Dampak dari perundungan yang tidak terlihat ini sangat mendalam dan berkelanjutan bagi korbannya. Secara psikologis, korban dapat mengalami depresi, kecemasan, rendahnya harga diri, perasaan tidak berdaya, malu, dan kesepian. Penelitian menunjukkan bahwa anak-anak yang mengalami perundungan berisiko lebih tinggi mengembangkan gangguan kesehatan mental seperti gangguan kecemasan, gangguan stres pascatrauma (PTSD), dan depresi di kemudian hari. Luka mental ini dapat memengaruhi interaksi mereka dengan orang lain, pengambilan keputusan, dan kehidupan sehari-hari. Dalam kasus yang lebih parah, perundungan dapat memicu pikiran untuk mengakhiri hidup.

Selain dampak psikologis, perundungan juga dapat memengaruhi kesehatan fisik melalui stres kronis yang menurunkan sistem kekebalan tubuh, gangguan tidur, perubahan nafsu makan, serta keluhan psikosomatis seperti sakit kepala atau sakit perut, terutama saat harus berangkat ke sekolah. Di lingkungan sekolah, korban sering kehilangan minat untuk belajar, kesulitan berkonsentrasi, dan menunjukkan penurunan prestasi akademis. Dampak sosialnya meliputi penarikan diri dari lingkungan, kesulitan membangun dan mempertahankan pertemanan, serta ketakutan berlebihan dalam situasi sosial. Perubahan perilaku mendadak seperti menjadi lebih pendiam, mudah marah, atau kehilangan minat pada kegiatan favorit juga menjadi tanda-tanda yang perlu diwaspadai.

### BAHAN KAJIAN
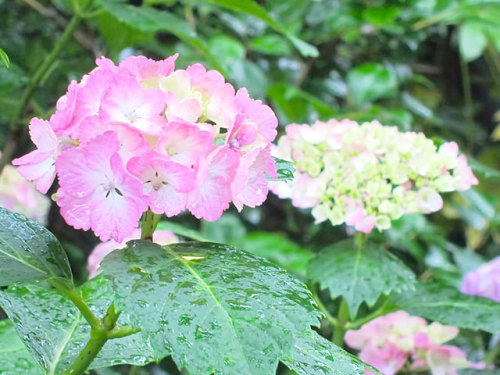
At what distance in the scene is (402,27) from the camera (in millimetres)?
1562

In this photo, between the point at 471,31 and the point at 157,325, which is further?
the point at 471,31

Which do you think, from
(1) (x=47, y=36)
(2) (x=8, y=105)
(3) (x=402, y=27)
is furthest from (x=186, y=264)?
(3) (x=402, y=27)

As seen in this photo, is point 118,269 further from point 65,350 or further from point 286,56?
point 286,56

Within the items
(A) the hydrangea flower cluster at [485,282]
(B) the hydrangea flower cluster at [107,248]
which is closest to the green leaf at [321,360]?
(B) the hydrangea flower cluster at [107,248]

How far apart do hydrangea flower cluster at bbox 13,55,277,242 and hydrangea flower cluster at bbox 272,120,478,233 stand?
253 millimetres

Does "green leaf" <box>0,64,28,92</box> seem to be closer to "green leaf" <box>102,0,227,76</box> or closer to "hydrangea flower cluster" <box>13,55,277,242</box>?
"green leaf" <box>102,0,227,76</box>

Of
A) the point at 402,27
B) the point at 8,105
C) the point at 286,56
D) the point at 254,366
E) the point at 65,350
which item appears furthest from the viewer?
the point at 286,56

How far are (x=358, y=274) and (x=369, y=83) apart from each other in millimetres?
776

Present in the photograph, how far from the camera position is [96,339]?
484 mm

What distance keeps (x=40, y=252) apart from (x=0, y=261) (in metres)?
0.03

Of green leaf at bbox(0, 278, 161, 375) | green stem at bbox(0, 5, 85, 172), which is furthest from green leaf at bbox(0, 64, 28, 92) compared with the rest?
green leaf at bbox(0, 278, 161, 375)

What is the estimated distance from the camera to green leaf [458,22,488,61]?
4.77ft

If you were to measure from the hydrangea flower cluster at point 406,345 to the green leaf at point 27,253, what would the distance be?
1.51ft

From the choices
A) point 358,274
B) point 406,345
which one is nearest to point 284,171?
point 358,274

### YANG DIHARAPKAN
Dapatkah Anda menuliskan persis bagian teks tentang dampak perundungan antara "Dampak dari perundungan" dan "untuk mengakhiri hidup.", termasuk kedua bagian itu? Catatan-catatan tersebut tidak berperan apa pun di sini.

### JAWABAN TUGAS
Dampak dari perundungan yang tidak terlihat ini sangat mendalam dan berkelanjutan bagi korbannya. Secara psikologis, korban dapat mengalami depresi, kecemasan, rendahnya harga diri, perasaan tidak berdaya, malu, dan kesepian. Penelitian menunjukkan bahwa anak-anak yang mengalami perundungan berisiko lebih tinggi mengembangkan gangguan kesehatan mental seperti gangguan kecemasan, gangguan stres pascatrauma (PTSD), dan depresi di kemudian hari. Luka mental ini dapat memengaruhi interaksi mereka dengan orang lain, pengambilan keputusan, dan kehidupan sehari-hari. Dalam kasus yang lebih parah, perundungan dapat memicu pikiran untuk mengakhiri hidup.